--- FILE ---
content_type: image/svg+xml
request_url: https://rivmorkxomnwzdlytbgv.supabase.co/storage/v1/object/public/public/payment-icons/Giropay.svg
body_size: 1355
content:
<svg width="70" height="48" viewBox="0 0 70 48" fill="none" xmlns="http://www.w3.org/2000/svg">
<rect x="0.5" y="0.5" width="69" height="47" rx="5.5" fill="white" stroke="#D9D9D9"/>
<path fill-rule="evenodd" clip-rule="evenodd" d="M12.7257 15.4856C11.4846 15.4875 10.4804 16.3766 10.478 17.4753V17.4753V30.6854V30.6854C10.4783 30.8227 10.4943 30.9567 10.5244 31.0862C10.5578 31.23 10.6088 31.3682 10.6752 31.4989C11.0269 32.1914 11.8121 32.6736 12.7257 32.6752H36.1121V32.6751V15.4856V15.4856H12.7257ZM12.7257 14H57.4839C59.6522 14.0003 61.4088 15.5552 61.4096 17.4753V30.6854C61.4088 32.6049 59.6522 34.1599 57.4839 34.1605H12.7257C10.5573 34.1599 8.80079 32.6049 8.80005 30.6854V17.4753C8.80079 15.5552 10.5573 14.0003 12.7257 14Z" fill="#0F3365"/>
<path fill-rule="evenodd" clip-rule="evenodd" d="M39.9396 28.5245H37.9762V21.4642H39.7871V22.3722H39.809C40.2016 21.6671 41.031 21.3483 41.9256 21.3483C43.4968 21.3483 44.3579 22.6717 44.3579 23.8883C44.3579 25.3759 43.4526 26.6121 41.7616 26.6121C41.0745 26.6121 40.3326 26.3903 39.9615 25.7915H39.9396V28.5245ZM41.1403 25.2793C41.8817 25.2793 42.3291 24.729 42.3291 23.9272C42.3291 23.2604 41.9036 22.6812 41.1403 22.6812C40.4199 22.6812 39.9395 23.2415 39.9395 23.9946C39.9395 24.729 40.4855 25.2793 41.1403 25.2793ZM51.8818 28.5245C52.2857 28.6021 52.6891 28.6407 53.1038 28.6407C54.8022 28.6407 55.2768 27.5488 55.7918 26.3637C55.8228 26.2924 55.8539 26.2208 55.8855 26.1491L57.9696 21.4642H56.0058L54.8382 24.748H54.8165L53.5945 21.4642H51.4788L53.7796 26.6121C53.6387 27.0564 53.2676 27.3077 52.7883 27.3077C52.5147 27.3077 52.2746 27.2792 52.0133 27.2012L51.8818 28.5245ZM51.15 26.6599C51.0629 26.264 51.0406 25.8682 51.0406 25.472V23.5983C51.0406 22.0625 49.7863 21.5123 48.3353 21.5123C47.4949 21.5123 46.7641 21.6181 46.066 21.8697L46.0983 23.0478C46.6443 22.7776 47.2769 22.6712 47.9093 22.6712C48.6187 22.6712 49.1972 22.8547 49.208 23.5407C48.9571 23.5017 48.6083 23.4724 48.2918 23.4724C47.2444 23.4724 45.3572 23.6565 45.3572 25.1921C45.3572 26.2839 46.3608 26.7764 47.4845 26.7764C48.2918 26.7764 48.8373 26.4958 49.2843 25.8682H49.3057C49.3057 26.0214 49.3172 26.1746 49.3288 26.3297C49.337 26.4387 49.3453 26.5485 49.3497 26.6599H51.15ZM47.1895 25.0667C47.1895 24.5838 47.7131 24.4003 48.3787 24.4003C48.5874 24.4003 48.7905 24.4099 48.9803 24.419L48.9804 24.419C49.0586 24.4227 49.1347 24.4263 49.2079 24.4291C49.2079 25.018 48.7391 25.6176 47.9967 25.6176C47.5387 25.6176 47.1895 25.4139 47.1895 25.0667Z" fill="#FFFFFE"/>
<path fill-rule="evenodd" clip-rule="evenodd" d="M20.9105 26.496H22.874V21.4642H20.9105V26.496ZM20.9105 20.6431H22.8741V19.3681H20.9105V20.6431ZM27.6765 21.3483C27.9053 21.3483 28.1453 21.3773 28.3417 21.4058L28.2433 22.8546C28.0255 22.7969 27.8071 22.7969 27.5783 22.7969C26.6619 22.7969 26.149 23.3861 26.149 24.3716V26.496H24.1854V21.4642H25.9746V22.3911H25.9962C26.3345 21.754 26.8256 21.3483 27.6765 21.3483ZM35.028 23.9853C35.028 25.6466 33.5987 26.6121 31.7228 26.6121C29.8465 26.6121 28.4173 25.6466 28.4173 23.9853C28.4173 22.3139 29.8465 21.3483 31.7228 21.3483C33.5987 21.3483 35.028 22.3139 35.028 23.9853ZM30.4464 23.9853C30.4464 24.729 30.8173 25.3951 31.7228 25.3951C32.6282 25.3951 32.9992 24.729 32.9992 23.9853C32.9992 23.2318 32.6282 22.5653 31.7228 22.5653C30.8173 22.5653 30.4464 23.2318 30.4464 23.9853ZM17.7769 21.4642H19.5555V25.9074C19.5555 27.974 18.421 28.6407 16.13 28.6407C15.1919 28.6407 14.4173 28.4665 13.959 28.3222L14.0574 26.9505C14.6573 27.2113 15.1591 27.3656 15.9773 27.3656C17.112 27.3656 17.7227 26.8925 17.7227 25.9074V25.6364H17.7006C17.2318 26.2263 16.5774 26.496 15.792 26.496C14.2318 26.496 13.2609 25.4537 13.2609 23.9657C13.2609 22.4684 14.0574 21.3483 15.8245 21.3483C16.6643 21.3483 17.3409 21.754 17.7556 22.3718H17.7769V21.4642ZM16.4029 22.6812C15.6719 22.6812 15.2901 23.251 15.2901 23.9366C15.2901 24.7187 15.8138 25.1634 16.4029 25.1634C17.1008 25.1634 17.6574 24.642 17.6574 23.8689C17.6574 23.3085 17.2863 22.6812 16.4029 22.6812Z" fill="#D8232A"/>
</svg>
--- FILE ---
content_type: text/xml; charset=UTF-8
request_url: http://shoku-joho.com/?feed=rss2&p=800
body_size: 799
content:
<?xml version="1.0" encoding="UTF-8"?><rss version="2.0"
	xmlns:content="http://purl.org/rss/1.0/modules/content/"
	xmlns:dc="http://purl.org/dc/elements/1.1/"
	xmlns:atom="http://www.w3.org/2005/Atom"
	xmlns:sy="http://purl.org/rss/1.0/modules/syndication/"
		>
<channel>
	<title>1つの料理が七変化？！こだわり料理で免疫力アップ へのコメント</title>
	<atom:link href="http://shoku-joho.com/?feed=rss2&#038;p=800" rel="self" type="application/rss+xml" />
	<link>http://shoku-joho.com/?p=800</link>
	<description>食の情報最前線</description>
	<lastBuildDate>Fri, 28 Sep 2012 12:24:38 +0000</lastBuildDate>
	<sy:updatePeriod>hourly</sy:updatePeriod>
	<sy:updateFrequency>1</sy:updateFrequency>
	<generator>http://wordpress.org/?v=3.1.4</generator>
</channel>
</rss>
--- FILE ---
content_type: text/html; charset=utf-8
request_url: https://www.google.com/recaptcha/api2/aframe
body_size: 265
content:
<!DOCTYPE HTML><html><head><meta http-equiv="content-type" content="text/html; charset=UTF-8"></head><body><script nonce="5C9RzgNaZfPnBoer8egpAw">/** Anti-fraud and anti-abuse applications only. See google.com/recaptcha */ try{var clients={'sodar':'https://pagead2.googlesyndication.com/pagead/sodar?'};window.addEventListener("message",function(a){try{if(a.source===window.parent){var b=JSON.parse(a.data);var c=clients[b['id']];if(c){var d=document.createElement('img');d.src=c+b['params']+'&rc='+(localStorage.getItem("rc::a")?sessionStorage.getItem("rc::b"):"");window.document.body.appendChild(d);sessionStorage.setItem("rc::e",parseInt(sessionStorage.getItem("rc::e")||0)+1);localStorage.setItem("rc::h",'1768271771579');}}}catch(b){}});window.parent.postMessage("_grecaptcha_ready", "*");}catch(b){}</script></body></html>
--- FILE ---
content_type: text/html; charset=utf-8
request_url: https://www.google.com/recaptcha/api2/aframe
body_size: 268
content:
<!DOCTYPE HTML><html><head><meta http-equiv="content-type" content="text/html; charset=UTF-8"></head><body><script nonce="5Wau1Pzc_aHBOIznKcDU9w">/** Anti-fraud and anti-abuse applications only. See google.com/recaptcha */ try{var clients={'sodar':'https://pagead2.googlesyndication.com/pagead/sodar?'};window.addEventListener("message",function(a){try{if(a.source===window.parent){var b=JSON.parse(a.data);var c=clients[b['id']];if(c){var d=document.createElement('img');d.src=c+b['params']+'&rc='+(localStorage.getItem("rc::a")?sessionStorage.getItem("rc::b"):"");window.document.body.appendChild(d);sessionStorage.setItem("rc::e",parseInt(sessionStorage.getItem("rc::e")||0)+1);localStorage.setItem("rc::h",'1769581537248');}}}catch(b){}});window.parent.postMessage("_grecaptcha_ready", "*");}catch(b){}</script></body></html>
• • • • •
■ **TASK INSTRUCTIONS**: Copy the lines above exactly, beginning at the line that has "body_size: 1355" and stopping after the line that has "15.4856C11.4846 15.4875 10.4804", and omit the rest.

■ **YOUR SOLUTION**:
body_size: 1355
content:
<svg width="70" height="48" viewBox="0 0 70 48" fill="none" xmlns="http://www.w3.org/2000/svg">
<rect x="0.5" y="0.5" width="69" height="47" rx="5.5" fill="white" stroke="#D9D9D9"/>
<path fill-rule="evenodd" clip-rule="evenodd" d="M12.7257 15.4856C11.4846 15.4875 10.4804 16.3766 10.478 17.4753V17.4753V30.6854V30.6854C10.4783 30.8227 10.4943 30.9567 10.5244 31.0862C10.5578 31.23 10.6088 31.3682 10.6752 31.4989C11.0269 32.1914 11.8121 32.6736 12.7257 32.6752H36.1121V32.6751V15.4856V15.4856H12.7257ZM12.7257 14H57.4839C59.6522 14.0003 61.4088 15.5552 61.4096 17.4753V30.6854C61.4088 32.6049 59.6522 34.1599 57.4839 34.1605H12.7257C10.5573 34.1599 8.80079 32.6049 8.80005 30.6854V17.4753C8.80079 15.5552 10.5573 14.0003 12.7257 14Z" fill="#0F3365"/>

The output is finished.